- The Nuku'alofa Tonga Temple
- Interactive map of Nuku'alofa Tonga Temple
- Number: 23
- Dedication: 9 August 1983, by Gordon B. Hinckley
- Site: 1.2 acres (0.49 ha)
- Floor area: 21,184 ft^{2} (1,968.1 m^{2})
- Official website • News & images

Church chronology
| ← Apia Samoa Temple | Nuku'alofa Tonga Temple | → Santiago Chile Temple |

Additional information
- Announced: 2 April 1980, by Spencer W. Kimball
- Groundbreaking: 18 February 1981, by Spencer W. Kimball
- Open house: 19–30 July 1983 29 September–20 October 2007
- Rededicated: 4 November 2007, by Russell M. Nelson
- Current president: Sione Tatafu Angakehe Tafuna
- Designed by: Emil B. Fetzer
- Location: Nukuʻalofa, Tonga
- Coordinates: 21°9′45.21960″S 175°16′20.35200″W﻿ / ﻿21.1625610000°S 175.2723200000°W
- Exterior finish: "R-wall" exterior finish and insulation system on concrete block; roof covered by split cedar shake shingles.
- Baptistries: 1
- Ordinance rooms: 2 (stationary)
- Sealing rooms: 3
- Clothing rental: Yes
- Notes: The Tongan temple was rededicated 4 November 2007 following remodeling that began in June 2006.

= Nuku'alofa Tonga Temple =

LDS Temple in Nuku'alofa, Tonga

The Nukuʻalofa Tonga Temple is a temple of the Church of Jesus Christ of Latter-day Saints in Nukuʻalofa, Tonga. It was announced on April 2, 1980, by church president Spencer W. Kimball during a news conference. It is the first in Tonga and the 23rd operating temple worldwide. A groundbreaking ceremony was held on February 18, 1981. The temple was dedicated on August 9, 1983, by Gordon B. Hinckley, a counselor in the First Presidency. It has a single spire with a statue of the angel Moroni on its top. After renovations in 2006 and 2007, the temple was rededicated on November 4, 2007, by Hinckley, who by then was serving as church president.
────────────────────
■ **TASK TO CARRY OUT**:
Carry on the Nuku'alofa Tonga Temple article from its last sentence. The material after the temple article isn't needed.

■ **DATA SECTION**:
────────────────────
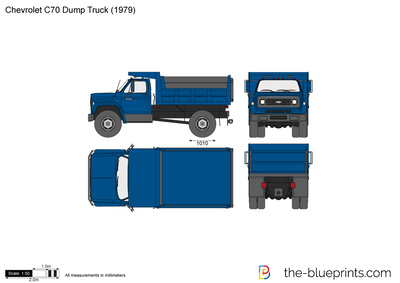 Chevrolet C70 Dump Truck (1979)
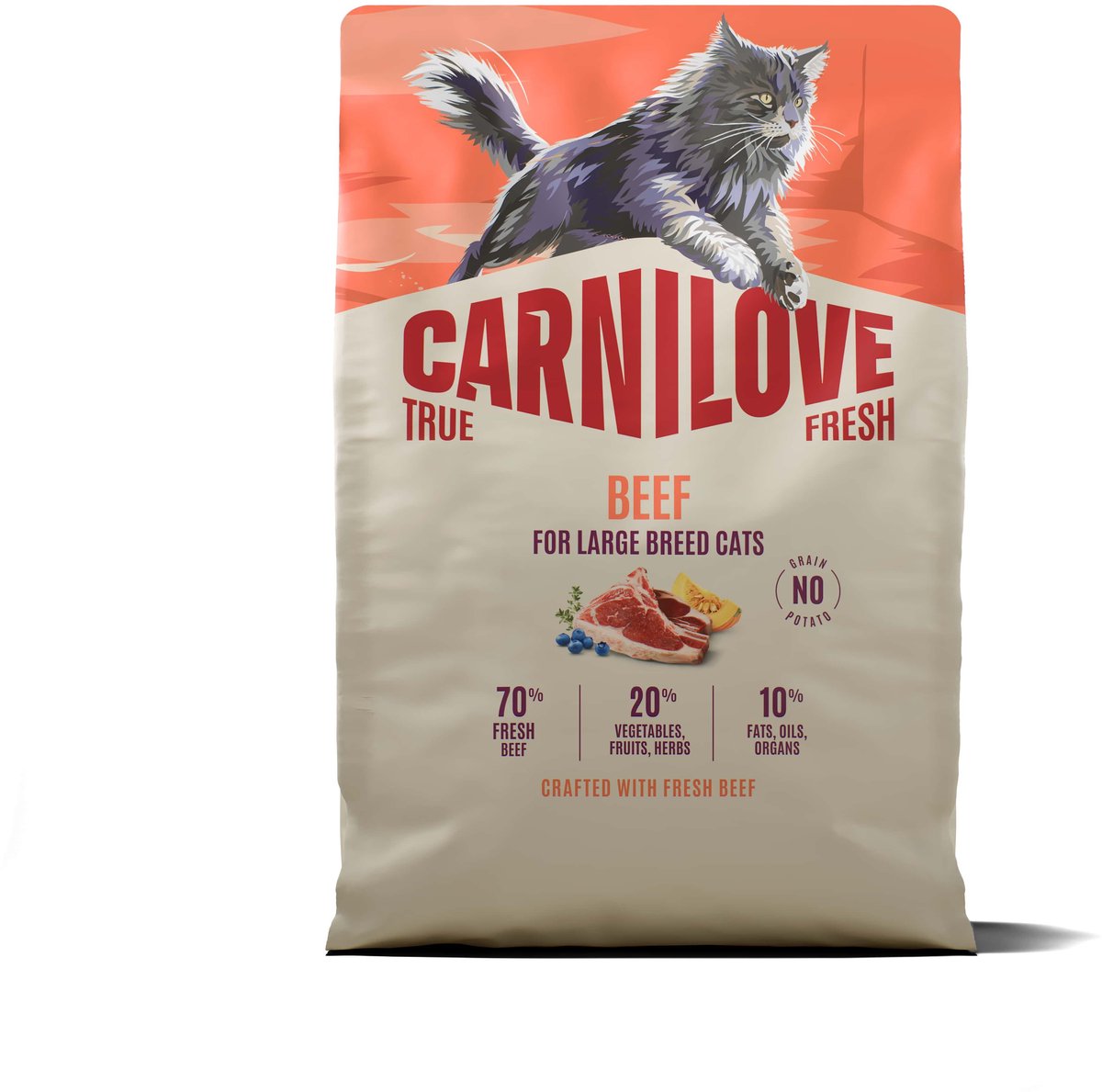 Carnilove Carnilove true fresh adult large breed beef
────────────────────
■ **FINAL ANSWER**:
== History ==
The church was established in Tonga in 1891, when Brigham Smoot and Alva Butler arrived in Nukuʻalofa and received permission from King George Tupou I to preach. Over the following decades, Church schools were organized, local leadership developed, and membership steadily increased. The church's first meeting took place August, 1891, and the first meetinghouse was completed on January 24, 1892. The first Tongan convert, Alipate, was baptized in September 1892.

The church's missionaries were removed from Tonga multiple times, due to various events. In April 1897, with less than 15 baptisms in six years, the mission closed, and Tonga became a British protectorate on May 18, 1900. There was also the canceling of visas for foreign missionaries in 1922 (sending those who were non-natives home), and the sending home of missionaries surrounding the years of World War II, from 1940 to 1946. In 1946, the Book of Mormon was published in Tongan. The church's Liahona College was dedicated on September 9, 1953, and later became Liahona High School.

In January 1955, church president David O. McKay visited Tonga and expressed his vision for a temple to be built in the country. Three years later, in 1958, Tongan Saints participated in the first temple ordinances performed in their language following dedication of the New Zealand Temple. Continued growth led to the organization of the first stake in Nukuʻalofa in 1968, with Orson H. White as president, and the calling of Tonga Toutai Pāletu‘a as the first local mission president in 1974.

Kimball announced the intent to construct the temple on April 2, 1980, during a news conference, along with six other temples. A groundbreaking ceremony was held on February 18, 1981, led by Kimball and Adney Y. Komatsu, a church general authority.

Construction was completed in 1983, and the temple was dedicated on August 9 of that year by Gordon B. Hinckley, then a counselor in the First Presidency. It became the church's 23rd operating temple and the first in Tonga.

== Design and architecture ==
The first architectural drawings of the temple didn’t have a spire, or an angel Moroni statue. The temple was eventually constructed with an exterior R-Wall finish and insulation system, and has a single spire topped with a statue of the angel Moroni. The design style is modern, and includes three sealing rooms, two ordinance rooms, and a baptistry. The original floor area was 14,572 square feet, which was 142 feet by 115 feet. The renovated floor area is 21,184 square feet, with a building dimension of 200 by 115 feet. The temple was originally designed by church architect Emil B. Fetzer, with Naylor Whenton Lund Architects designing the renovations. The grounds include landscaped elements, such as flowers, shrubs, grass, and native trees that suit the climate and water-use concerns of Tonga.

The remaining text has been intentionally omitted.